J'avais (probablement) été piqué par une recluse brune (ou "araignée violoniste"), c'est-à-dire ce qui se fait de pire en termes d'araignées. C'était franchement dégoûtant, mais l'infection a vite disparu grâce aux antibiotiques. Surtout, ma peur avait été confrontée à une expérience concrète, et elle semblait avoir disparu. Je préfèrerais que ça ne m'arrive plus jamais, mais au moins maintenant je comprends à quoi j'ai affaire. Après cet épisode, j'ai cessé de considérer les araignées comme des créatures abstraites et terrifiantes, et même tout simplement d'en avoir peur. Elles n'étaient qu'une chose parmi tant d'autres dans l'univers.

Ce que je veux dire, c'est que je comprends très bien l'arachnophobie, mais aussi le point de vue de ceux que les araignées laissent indifférent. Cette différence entre la peur irrationnelle et le flegme de ceux qui disent "bof, c'est juste une araignée" suffit à expliquer pourquoi certaines personnes surestiment totalement la taille réelle des araignées communes (parfois au point de penser sérieusement qu'elles sont plus grosses que les papillons), selon un article publié dans la revue Biological Psychology.

"Imaginez que pendant que vous lisez ces lignes, une araignée grimpe sur votre bureau, commence l'article. Elle vous apparaîtra peut-être minuscule et inoffensive, alors que votre collègue arachnophobe hurlera qu'elle est énorme et terrifiante. Ces situations révèlent l'existence de différences individuelles en termes d'estimation de la taille de certains stimuli désagréables. Elles amènent aussi à se demander si les mots "énorme" et "terrifiant" ne sont que des façons de parler, ou s'ils révèlent quelque chose de plus profond."

§ **Données affichées**
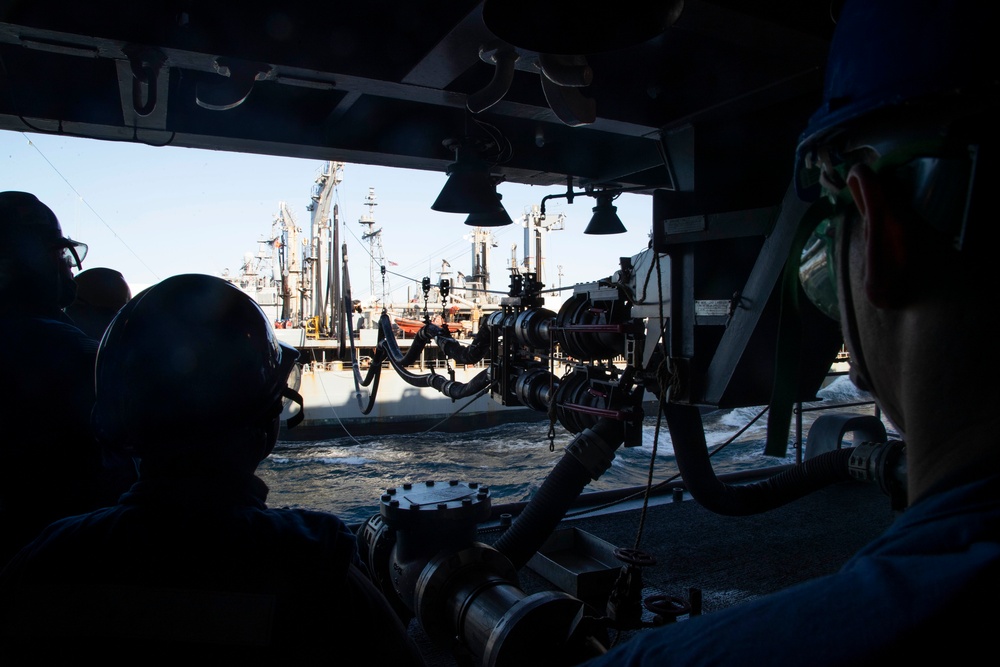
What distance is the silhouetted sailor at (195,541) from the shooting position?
113 cm

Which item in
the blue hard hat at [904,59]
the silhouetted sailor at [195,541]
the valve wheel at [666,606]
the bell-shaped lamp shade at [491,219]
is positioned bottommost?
the valve wheel at [666,606]

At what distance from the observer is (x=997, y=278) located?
2.23 ft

§ **Consigne**
Rédigez la suite du texte sur la peur des araignées à partir de l'endroit où il s'arrête. Les lignes présentées ne sont pas utiles pour cet exercice.

§ **Résultat de l'exercice**
L'article relate deux expériences, dont la première est relativement évidente. Prenez un groupe d'individus, dont certains se présentent comme arachnophobes et d'autres non, et montrez-leur des photos d'araignées mais aussi de créatures neutres, telles que des papillons. Les arachnophobes surestiment largement la taille des araignées, ce qui n'est pas surprenant au vu de toutes les recherches déjà menées sur le sujet à propos des araignées, mais aussi d'autres phobies communes comme par exemple les serpents, le vertige et même les croix gammées.

Cette nouvelle étude se distingue par la deuxième expérience, dans laquelle on a présenté aux arachnophobes l'image d'une créature "négative" mais qui n'était pas une araignée : une guêpe. Les guêpes sont clairement des animaux déplaisants, mais les sujets de l'expérience n'en avaient pas une peur irrationnelle. A-t-on observé les mêmes effets ? Nope. Les individus ont correctement estimé la taille des guêpes, sans différence notable avec le groupe des non-arachnophobes. Autrement dit, la déformation de la perception de la taille qui frappe les personnes atteintes de phobies n'affecte pas leur perception du reste de la réalité.

Je ne suis pas certain que cette étude soit révolutionnaire, mais cela reste un sujet intéressant qui va au-delà des seules phobies et de la taille des araignées. Nos émotions (et obsessions) nous mènent en bateau, et cela fait partie du mystère de la perception. Ma perception du monde est différente de la vôtre, qui diffère elle-même de celle de toutes les autres personnes. Nous pouvons nous entendre sur des ordres de grandeur moyens et cela suffit généralement, mais quand notre perception déraille complètement, comme par exemple dans le cas de la dysmorphophobie qui mène à l'anorexie et à la boulimie, les conséquences peuvent être désastreuses.